Homey sort of advice and information always appeared in the paper - its mission was to provide Islanders with Island news. Locations of new stop signs was noted and good thing, too, because the signs were often obscured by wild flaura. Stop signs were painted non-reflective yellow with black letters. At night signs were particularly difficult to see - no street lights anywhere.
Pitch black has to be imagined for most, now. The absence of artificial lighting meant darkness was Really dark. To me the darkness was a blanket of warmth, invisibility - I was a little girl who snuck out of my bedroom window not to explore but to feel the welcome warmth of anonymity and freedom. In the dark I could escape the shackles of oppressing adults - who the hell were they anyway? - they did not understand I needed to be away from them - they were dark, ominous - made me afraid. My grandmother and grandfather were my allies. Grandpa was not aware - but Grandma was! Thank goodness. Her tiny frame enveloped me in security.
Every week Grandma washed the laundry - once the family moved to Hawley, Grandpa awarded her with an automatic washing machine - an absolute reversal of the washing chore for her. Liberation at last - one step at a time. No dryer yet, however. Clothes lines were strung from pole to pole along the north property line. Grampa had also planted an orderly row of some kind of evergreen tree along the line. On a summer morning when I helped Gramma hang wet clothes to dry, the fragrance of the trees mingled with the smell of fresh laundry. It was so quiet then. There was the sound of flapping, wet clothing in the breeze, birds chirping, leaves rustling, Gramma's deep chuckle, ferry and fog horns, bell buoys clanging, the shipyard's noon and quitting-time whistles.
When we were a bit older, we went for swimming lessons at the Navy pool at Fort Ward. School buses picked us up. On the way to lessons, we ate peanut butter sandwiches and pineapple-filled sugar cookies. My sister and I wore bathing suits our mother made us. That may be why I never learned to swim very well - when wet, the suits tended to sag. Both of us clutched at our suits to keep them up. The pool was not very inviting anyway - you couldn't see the bottom. It was condemned at one point and Day Camp at the Sand Spit was our substitute fun. School buses picked us up for that, too. Those buses were community life lines as they offered transportation for voters, PTA carnivals, school plays, and for high schoolers, their way to attend "away" football and basketball games.

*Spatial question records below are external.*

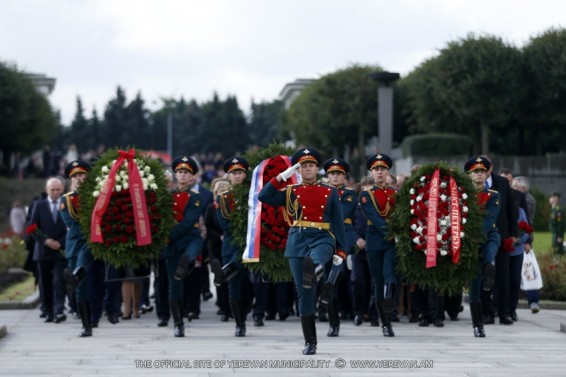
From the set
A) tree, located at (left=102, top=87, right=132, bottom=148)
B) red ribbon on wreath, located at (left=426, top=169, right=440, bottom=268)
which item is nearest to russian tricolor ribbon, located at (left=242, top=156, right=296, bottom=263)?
red ribbon on wreath, located at (left=426, top=169, right=440, bottom=268)

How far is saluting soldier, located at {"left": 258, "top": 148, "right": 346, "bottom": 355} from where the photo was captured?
13.1 metres

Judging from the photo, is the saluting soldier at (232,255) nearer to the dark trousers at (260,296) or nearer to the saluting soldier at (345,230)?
the dark trousers at (260,296)

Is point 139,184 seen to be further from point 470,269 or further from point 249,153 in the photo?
point 470,269

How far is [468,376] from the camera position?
36.4 feet

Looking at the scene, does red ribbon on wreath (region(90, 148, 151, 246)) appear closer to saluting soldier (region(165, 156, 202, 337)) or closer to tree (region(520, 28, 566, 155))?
saluting soldier (region(165, 156, 202, 337))

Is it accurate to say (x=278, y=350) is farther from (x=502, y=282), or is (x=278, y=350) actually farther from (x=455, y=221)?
(x=502, y=282)

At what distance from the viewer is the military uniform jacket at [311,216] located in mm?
13219

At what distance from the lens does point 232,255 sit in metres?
16.3

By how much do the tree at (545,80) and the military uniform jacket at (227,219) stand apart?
34981 millimetres

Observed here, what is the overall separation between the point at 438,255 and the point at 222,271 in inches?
101

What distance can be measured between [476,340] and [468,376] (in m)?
3.56

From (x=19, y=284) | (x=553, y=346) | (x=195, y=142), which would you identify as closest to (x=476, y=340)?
(x=553, y=346)

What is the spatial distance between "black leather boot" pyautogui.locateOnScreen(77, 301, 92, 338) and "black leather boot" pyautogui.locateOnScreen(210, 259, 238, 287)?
1.62 metres

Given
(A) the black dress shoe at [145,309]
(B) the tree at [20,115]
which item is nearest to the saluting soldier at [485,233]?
(A) the black dress shoe at [145,309]
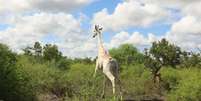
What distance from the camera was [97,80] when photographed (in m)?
21.5

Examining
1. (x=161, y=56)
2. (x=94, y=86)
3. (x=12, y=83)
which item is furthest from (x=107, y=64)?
(x=161, y=56)

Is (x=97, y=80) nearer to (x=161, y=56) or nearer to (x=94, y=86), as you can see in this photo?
(x=94, y=86)

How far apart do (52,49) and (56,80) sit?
19884 mm

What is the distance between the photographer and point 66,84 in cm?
2452

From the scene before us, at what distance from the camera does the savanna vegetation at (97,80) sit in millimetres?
17831

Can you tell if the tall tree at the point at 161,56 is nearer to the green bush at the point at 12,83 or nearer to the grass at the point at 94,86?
the grass at the point at 94,86

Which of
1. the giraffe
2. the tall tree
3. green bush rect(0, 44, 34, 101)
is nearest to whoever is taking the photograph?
green bush rect(0, 44, 34, 101)

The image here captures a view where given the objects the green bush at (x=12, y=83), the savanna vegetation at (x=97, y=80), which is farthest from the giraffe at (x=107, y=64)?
the green bush at (x=12, y=83)

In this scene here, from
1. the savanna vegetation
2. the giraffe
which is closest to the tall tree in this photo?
the savanna vegetation

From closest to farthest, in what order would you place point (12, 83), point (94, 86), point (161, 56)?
→ point (12, 83), point (94, 86), point (161, 56)

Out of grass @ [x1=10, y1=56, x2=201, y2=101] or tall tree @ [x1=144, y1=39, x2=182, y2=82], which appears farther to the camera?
tall tree @ [x1=144, y1=39, x2=182, y2=82]

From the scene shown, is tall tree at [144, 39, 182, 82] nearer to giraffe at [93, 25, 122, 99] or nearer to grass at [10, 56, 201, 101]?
A: grass at [10, 56, 201, 101]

Two new words crept into our consciousness - Brain-washing and McCarthyism.
The Korean War was thrust upon us just as we were beginning to feel comfortable in peace. The threat of Communism sneaking into our very homes wasn't enough to scare us into minding our P's and Q's. We were threatened total submission by Russians, Chinese, or Koreans who had methods to control our every thought. Plus Senator Joseph McCarthy convinced the entire nation Communists were hiding everywhere plotting the downfall of the United States of America. How was McCarthy able to stir up our government, schools, churches, parents to such a frenzied state of unaccountable fear? Theories abound but for other discussions. Instead of "Cops and Robbers" or "Cowboys and Indians" we played War. After all our dailey dose of news and education centered on WWII, Communist spies, then the Korean War, the Cold War - we dug trenches and built forts, climbed trees to spy on our neighbors, practiced Hitler's "goose step," pretended to talk on walkie-talkies and throw grenades. On the Island we crouched behind the piles of driftwood on the beach on the lookout for submarine periscopes.
But everything seemed far away - our brush with the world was disconnected.